(WHAT THE EXERCISE ASKS)
Reproduce the data below verbatim from the line containing "How far from the" through its final line, and produce nothing more.

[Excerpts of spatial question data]
★ ★ ★ ★ ★ ★ ★

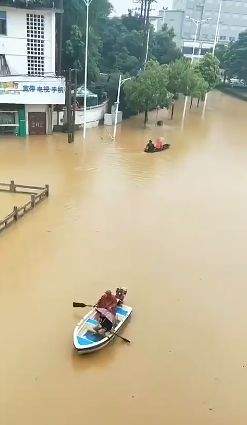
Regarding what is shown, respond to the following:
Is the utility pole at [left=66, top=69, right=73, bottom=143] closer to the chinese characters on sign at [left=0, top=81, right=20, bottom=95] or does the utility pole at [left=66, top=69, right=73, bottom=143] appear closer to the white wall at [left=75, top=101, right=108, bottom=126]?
the white wall at [left=75, top=101, right=108, bottom=126]

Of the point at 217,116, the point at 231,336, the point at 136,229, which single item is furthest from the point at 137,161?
the point at 217,116

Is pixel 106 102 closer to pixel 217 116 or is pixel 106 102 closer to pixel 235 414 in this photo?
pixel 217 116

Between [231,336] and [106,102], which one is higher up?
[106,102]

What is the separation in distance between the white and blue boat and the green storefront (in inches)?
765

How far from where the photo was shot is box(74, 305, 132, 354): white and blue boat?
8969 millimetres

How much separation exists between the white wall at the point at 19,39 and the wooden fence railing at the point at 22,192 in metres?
12.2

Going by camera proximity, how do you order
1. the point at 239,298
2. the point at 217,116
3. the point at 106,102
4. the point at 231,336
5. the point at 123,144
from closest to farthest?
the point at 231,336
the point at 239,298
the point at 123,144
the point at 106,102
the point at 217,116

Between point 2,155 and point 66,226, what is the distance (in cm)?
980

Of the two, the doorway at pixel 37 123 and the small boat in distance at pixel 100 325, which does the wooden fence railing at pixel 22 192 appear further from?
the doorway at pixel 37 123

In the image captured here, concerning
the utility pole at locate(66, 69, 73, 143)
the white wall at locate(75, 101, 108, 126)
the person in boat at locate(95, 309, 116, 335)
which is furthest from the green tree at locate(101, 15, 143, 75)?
the person in boat at locate(95, 309, 116, 335)

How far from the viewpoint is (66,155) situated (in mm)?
23688

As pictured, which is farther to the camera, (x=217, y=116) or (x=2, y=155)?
(x=217, y=116)

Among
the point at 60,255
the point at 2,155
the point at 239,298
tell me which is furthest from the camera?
the point at 2,155

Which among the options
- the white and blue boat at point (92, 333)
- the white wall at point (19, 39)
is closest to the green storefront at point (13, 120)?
the white wall at point (19, 39)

★ ★ ★ ★ ★ ★ ★

(ANSWER BELOW)
How far from the viewpoint is (66,155) situated (in mm)?
23688

As pictured, which is farther to the camera, (x=217, y=116) or (x=2, y=155)?
(x=217, y=116)

Among
the point at 60,255
the point at 2,155
the point at 239,298
tell me which is furthest from the camera?
the point at 2,155

Which among the options
- the white and blue boat at point (92, 333)
- the white wall at point (19, 39)
is closest to the green storefront at point (13, 120)?
the white wall at point (19, 39)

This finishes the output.